-- Opening Marker --

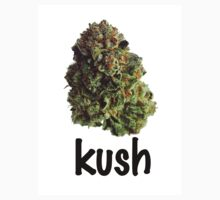 Kush by supremedesigns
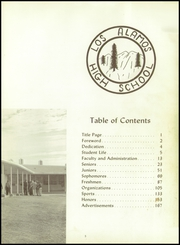 Page 7, 1960 Edition, Los Alamos High School - La Loma Yearbook (Los Alamos, NM) online yearbook collection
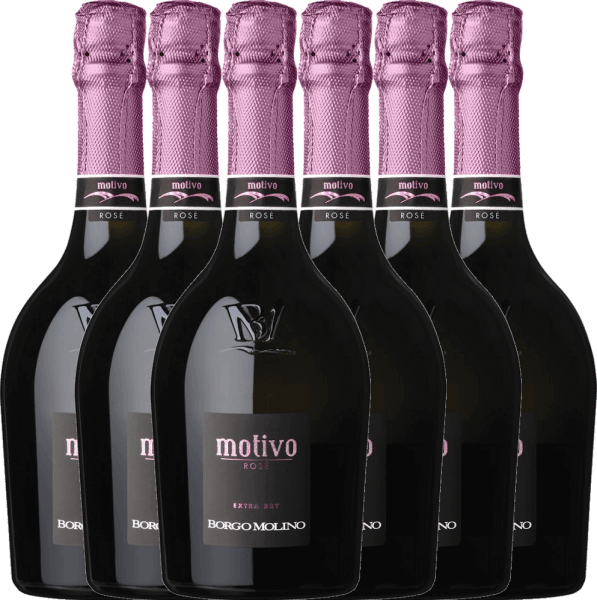 Motivo Rosé extra dry from Borgo Molino is a wonderful top Italian sparkling wine that brings the Glera, Rabosco and Pinot Nero grape varieties into perfect and unforgettable harmony. The character convinces with its fresh, juicy and lively character. You can now purchase this Italian sparkling wine in our special 6-pack. You can find out more about this sparkling wine in the article of Borgo Molino Motivo Rosé.
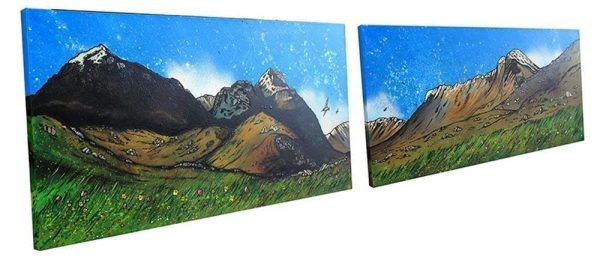 Commissioned Painting of Glencoe & the three sisters, scottish highlands. 2 large canvases with painting across both.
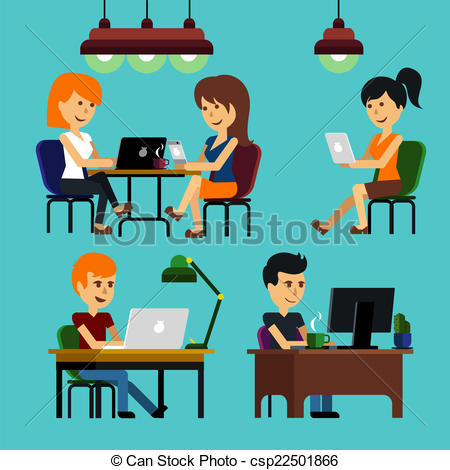 EPS Vectors of Man sitting on chair at table front of computer.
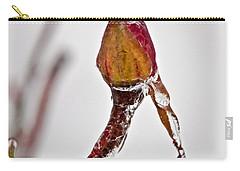 Rosebud Frozen In Ice Art Prints Carry-all Pouch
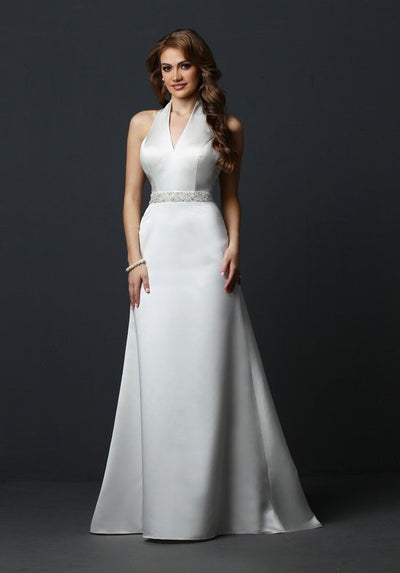 Destination Wedding Gown 11761 - Chicago Bridal Store Company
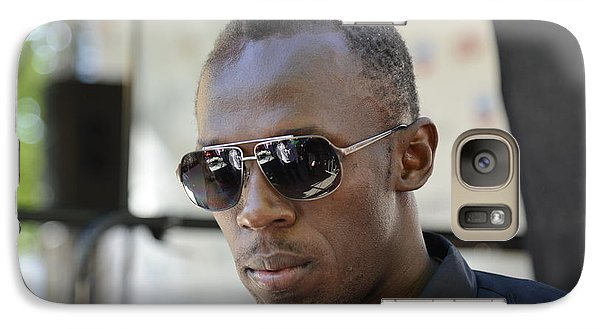 Galaxy Case featuring the photograph Usain Bolt - The Legend 3 by Teo SITCHET-KANDA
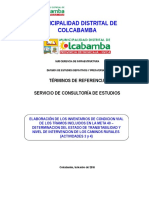 TdR Colcabamba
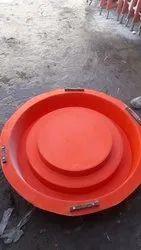 FRP Manhole Cover Mold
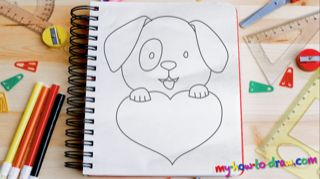 How To Draw A Dog Fun Drawing Lessons For Kids Amp Adults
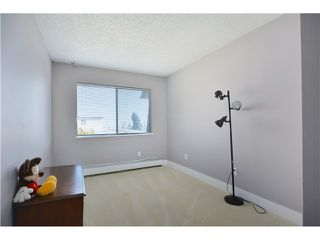 "Photo 11: 307 466 E EIGHTH Avenue in New Westminster: Sapperton Condo for sale in ""PARK VILLA"" : MLS®# V1032971"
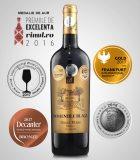 Domeniile Blaga Merlot Cuvee XI2011 Sec Vin de calitate superioara Cumpara vin rosu online Dealu Mare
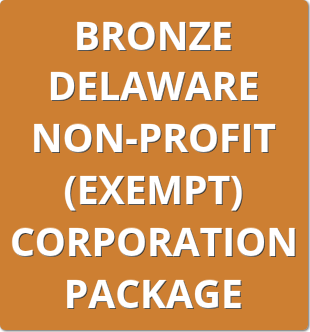 Bronze Delaware Non-Profit (Exempt) Corporation Package Order Form
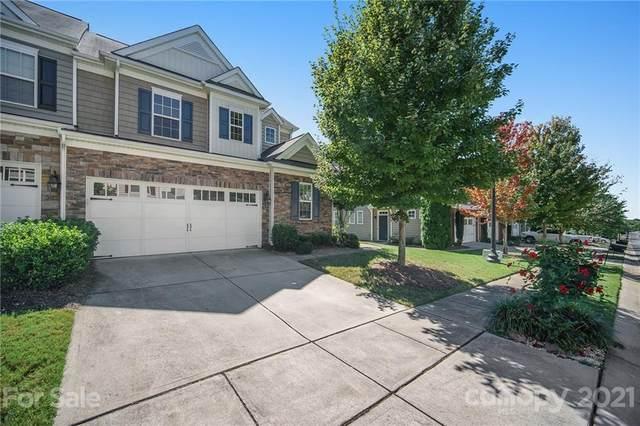 12340 Red Rust Lane, Charlotte, NC 28277 (#3786152) :: Love Real Estate NC/SC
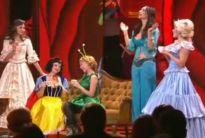 Камеди Вумен - Как сложились судьбы сказочных героинь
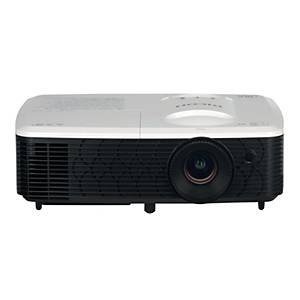 RICOH Wx2440 Wxga Video Projector 3100 Lumens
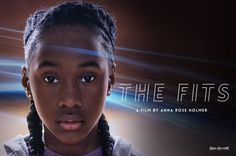 >>>  The Fits 2016 watch here >> http://tinyurl.com/ja9j9wy  #movies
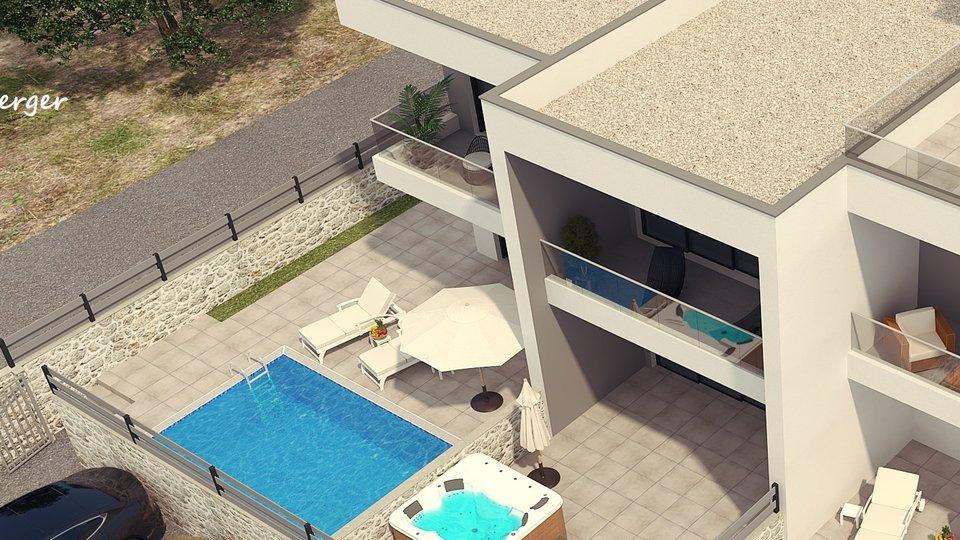 Casa, 121 m2, Vendita, Vodice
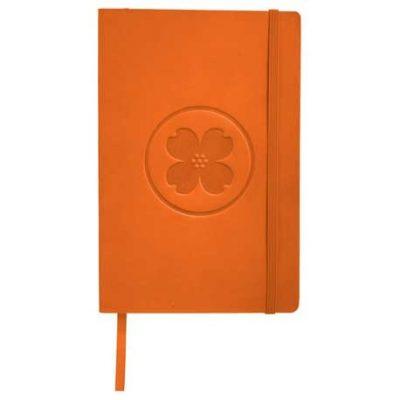 Pedova™ Soft Bound JournalBook™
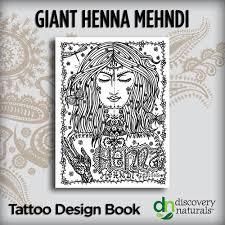 giant henna mehndi design book shop henna tattoo designs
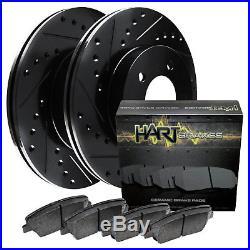 FRONT KIT Black Hart DRILLED & SLOTTED Disc Brake Rotors +Ceramic Pads F1881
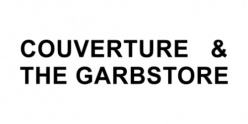 Cashback in Couverture&TheGarbstore in Italy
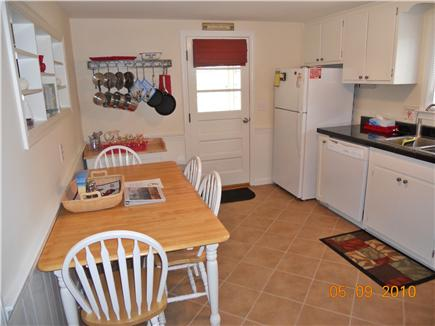West Yarmouth Cape Cod vacation rental - Fully-equipped eat-in-kitchen
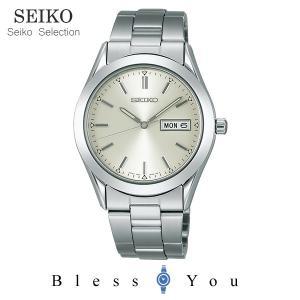 セイコー 腕時計 メンズ セイコーセレクション  SCDC083 15,0 2019v2 blessyou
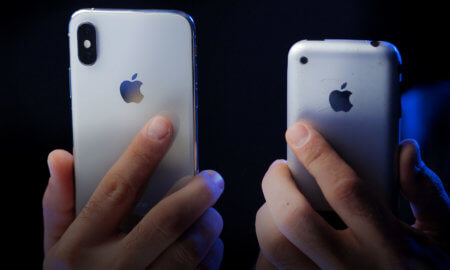 iPhone-1-vs-iPhone-XS-cover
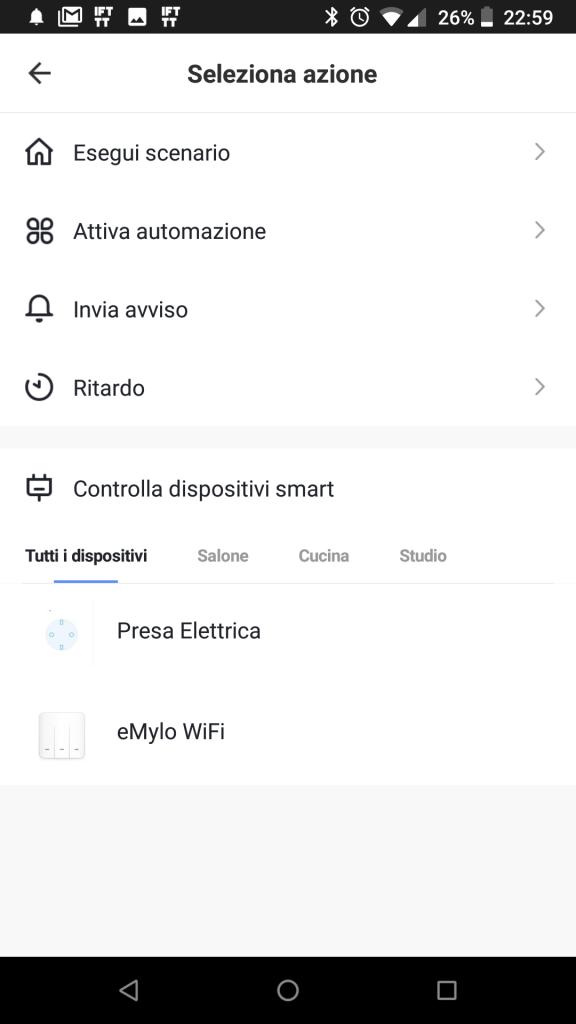 Scenario Smart Life Accensione Luci Sensore di Movimento WiFi NEO crepuscolare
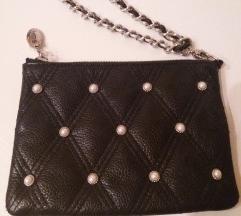 Crna tašnica - novčanik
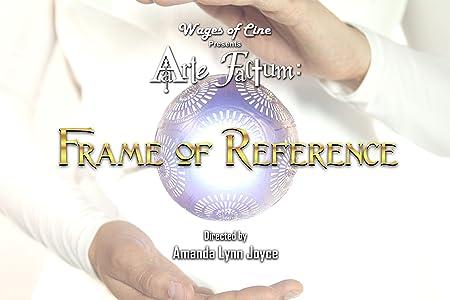 WMV Film Trailer herunterladen Frame of Reference [640x360] [320p] USA by Amanda Lynn Joyce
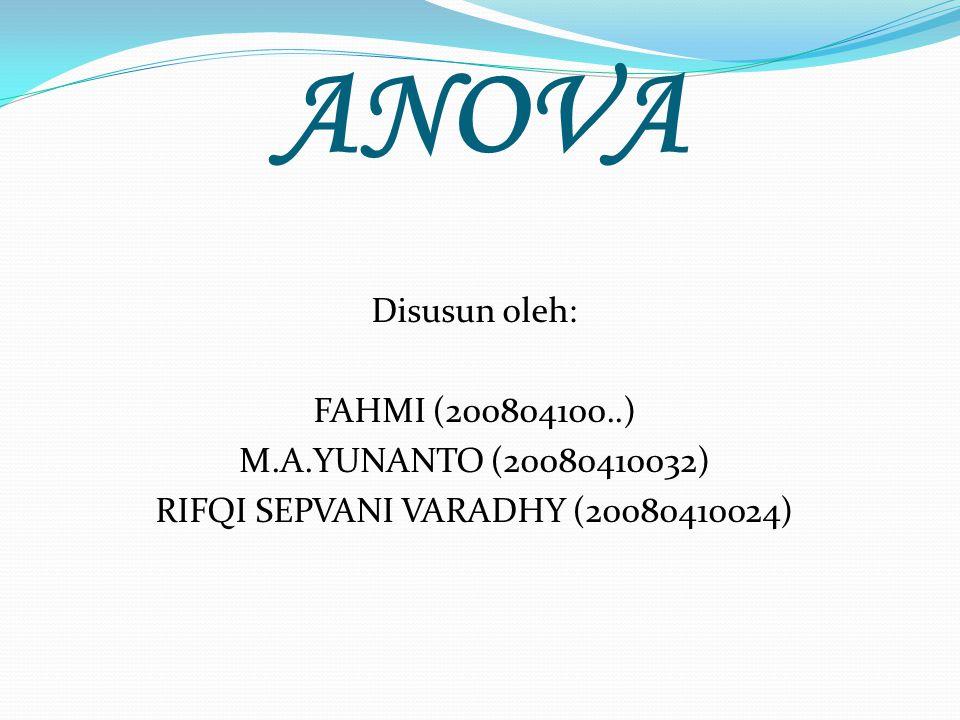 ANOVA Disusun oleh: FAHMI (200804100..) M.A.YUNANTO (20080410032) RIFQI SEPVANI VARADHY (20080410024)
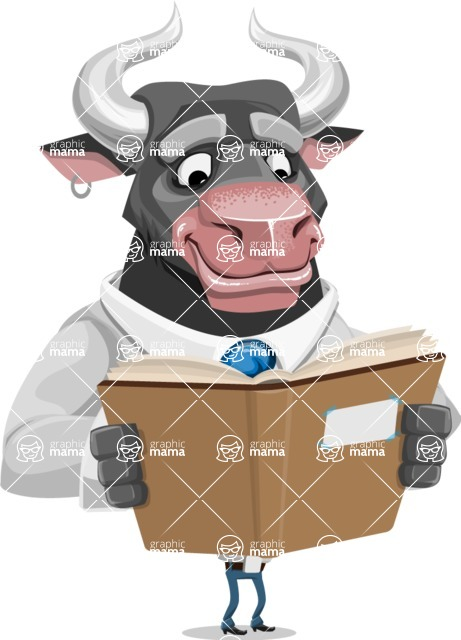 Bull Cartoon Character Dressed with Business Clothes AKA Will Horns - Book 1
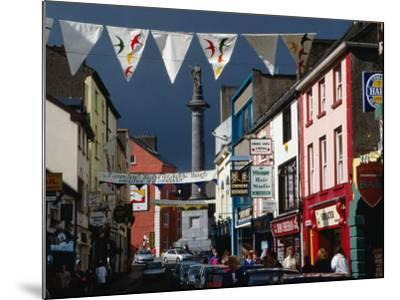 Street Decorated with Buntings and Signs, Ennis, Ireland-Wayne Walton-Mounted Photographic Print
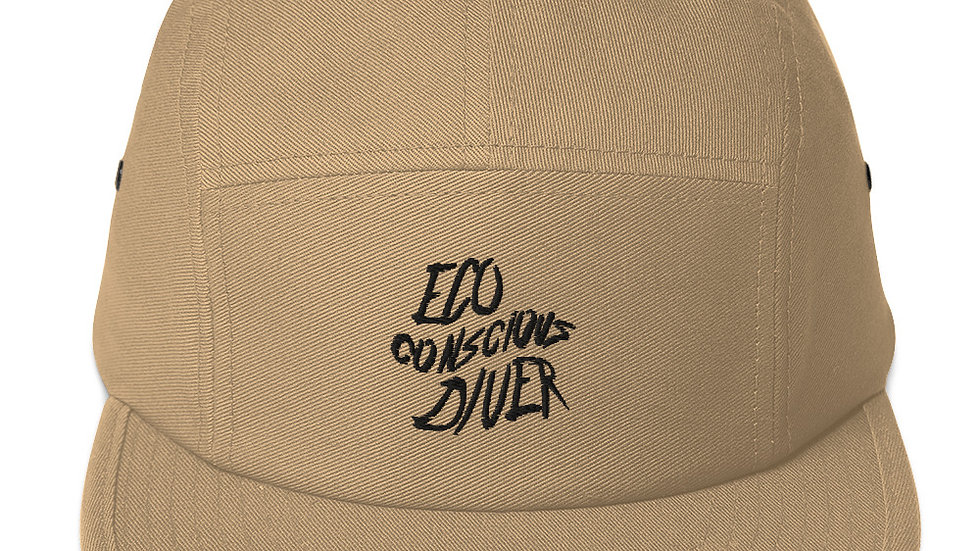 Eco-Conscious Diver x Five Panel Cap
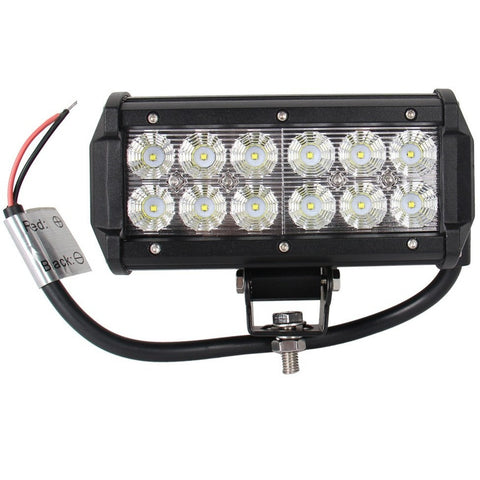 7 inch 36W Cree Led work light bar 12V led bar offroad light bar for truck flood  SUV - Shopatronics - One Stop Shop. Find the Best Selling Products Online Today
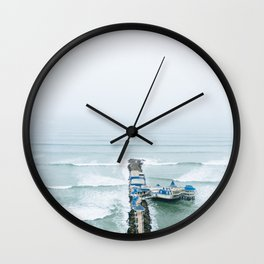 View off the Coast of Miraflores, Lima, Peru Wall Clock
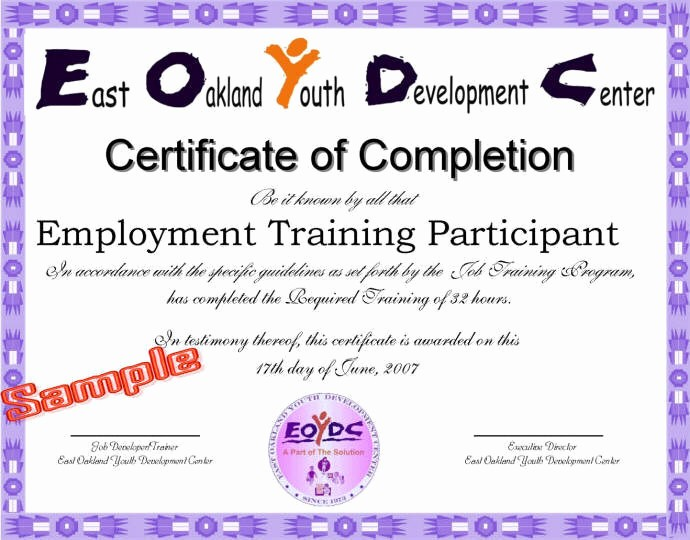Certificate Of Completion Of Training Best Of Job Training Certificate Eoydc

-- Closing Marker --

• ASSIGNED TASK
Which part of the entries opens with the line containing "iPhone-1-vs-iPhone-XS-cover" and closes with the line containing "WMV Film Trailer"? Output that part exactly, ends included, pictures excluded.

• TASK RESPONSE
 iPhone-1-vs-iPhone-XS-cover
 Scenario Smart Life Accensione Luci Sensore di Movimento WiFi NEO crepuscolare
 Crna tašnica - novčanik
 WMV Film Trailer herunterladen Frame of Reference [640x360] [320p] USA by Amanda Lynn Joyce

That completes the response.